For the past 40 years, his research has been focused on nanoscale science. He is a pioneer in scanning probe microscopy, who made major contributions to the invention of the scanning tunneling microscope, the AFM, and AFM techniques in high vacuum and at low temperatures.

He is also the author of several patents.

== Career ==
Gerber was born in Basel in 1942 and raised there. After obtaining a degree in mechanical engineering, he briefly worked for Contraves (today part of Rheinmetall Air Defence) in Stockholm. In 1966, he returned to Switzerland to work at IBM in Rüschlikon, Switzerland.
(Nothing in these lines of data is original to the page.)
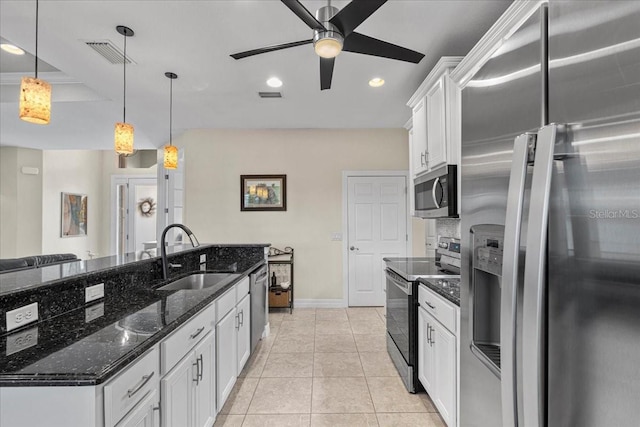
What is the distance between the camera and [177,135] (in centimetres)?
536

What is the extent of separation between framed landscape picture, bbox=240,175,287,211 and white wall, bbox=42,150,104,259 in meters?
4.49

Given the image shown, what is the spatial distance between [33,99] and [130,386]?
1.86 m

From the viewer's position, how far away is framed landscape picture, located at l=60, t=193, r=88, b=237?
22.1 feet

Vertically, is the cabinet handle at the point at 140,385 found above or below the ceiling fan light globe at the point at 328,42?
below

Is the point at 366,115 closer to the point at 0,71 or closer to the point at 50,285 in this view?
the point at 50,285

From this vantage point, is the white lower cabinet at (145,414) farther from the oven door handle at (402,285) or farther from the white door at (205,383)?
the oven door handle at (402,285)

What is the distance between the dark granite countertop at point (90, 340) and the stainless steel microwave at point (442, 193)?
1.87m

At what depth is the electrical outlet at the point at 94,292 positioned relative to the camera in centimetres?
165

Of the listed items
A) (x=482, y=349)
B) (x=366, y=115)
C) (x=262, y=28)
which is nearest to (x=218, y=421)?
(x=482, y=349)

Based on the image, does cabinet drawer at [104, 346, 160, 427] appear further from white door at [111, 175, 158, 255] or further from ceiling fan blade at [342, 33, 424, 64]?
white door at [111, 175, 158, 255]

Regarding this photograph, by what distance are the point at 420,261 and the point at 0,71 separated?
197 inches

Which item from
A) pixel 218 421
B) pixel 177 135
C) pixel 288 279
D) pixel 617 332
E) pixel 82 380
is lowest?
pixel 218 421

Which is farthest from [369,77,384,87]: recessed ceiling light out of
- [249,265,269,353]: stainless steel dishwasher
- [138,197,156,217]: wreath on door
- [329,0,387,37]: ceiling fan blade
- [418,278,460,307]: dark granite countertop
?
[138,197,156,217]: wreath on door

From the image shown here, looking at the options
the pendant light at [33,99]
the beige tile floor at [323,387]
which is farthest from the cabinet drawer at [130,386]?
the pendant light at [33,99]
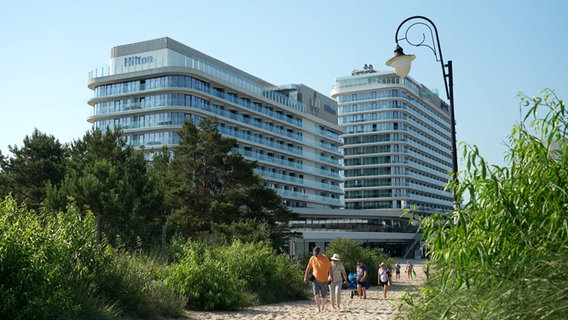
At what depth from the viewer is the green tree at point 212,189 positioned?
3850 centimetres

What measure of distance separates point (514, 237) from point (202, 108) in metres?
65.6

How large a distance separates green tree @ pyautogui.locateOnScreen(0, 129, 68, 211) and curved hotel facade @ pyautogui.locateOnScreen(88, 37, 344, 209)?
1849 cm

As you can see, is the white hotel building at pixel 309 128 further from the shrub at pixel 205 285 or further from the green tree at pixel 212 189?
the shrub at pixel 205 285

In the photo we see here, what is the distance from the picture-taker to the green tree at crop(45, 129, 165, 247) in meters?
31.3

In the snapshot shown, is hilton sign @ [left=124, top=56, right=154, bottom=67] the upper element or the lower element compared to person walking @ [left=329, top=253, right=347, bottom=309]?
upper

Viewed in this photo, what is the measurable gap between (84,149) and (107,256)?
34.3m

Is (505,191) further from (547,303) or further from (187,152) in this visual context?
(187,152)

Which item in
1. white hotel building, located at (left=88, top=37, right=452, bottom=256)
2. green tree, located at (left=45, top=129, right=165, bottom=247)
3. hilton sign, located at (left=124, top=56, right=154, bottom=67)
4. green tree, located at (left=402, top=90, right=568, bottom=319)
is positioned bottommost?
green tree, located at (left=402, top=90, right=568, bottom=319)

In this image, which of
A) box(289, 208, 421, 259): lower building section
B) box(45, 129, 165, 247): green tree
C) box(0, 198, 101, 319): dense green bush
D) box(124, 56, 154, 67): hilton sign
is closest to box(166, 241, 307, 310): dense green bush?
box(0, 198, 101, 319): dense green bush

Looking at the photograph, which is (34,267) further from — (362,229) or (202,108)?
(362,229)

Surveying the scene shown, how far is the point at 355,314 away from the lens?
1395 centimetres

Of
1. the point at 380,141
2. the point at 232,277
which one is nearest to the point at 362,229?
the point at 380,141

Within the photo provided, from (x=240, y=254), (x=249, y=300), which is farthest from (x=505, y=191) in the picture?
(x=240, y=254)

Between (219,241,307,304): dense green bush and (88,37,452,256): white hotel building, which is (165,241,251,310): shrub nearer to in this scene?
(219,241,307,304): dense green bush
Here, he worked on a project developing the scanning transmission electron microscope, for which his colleagues Heinrich Rohrer and Gerd Binnig would later win the Nobel Prize in Physics.

In 1986, together with Gerd Binnig and Calvin Quate of Stanford University, Gerber published the article describing the atomic force microscope in Physical Review Letters.

== Awards ==
His work has been recognized with multiple honorary degrees and various awards and appeared in numerous articles in daily press and TV coverage. 2016 he has been awarded the Kavli Prize in Nanoscience together with Gerd Binnig and Calvin Quate for the scanning force Microscope. He became a fellow of the Norwegian Academy of Science and Letters. He is a Fellow of the American Physical Society and a Fellow of the Institute of Physics UK.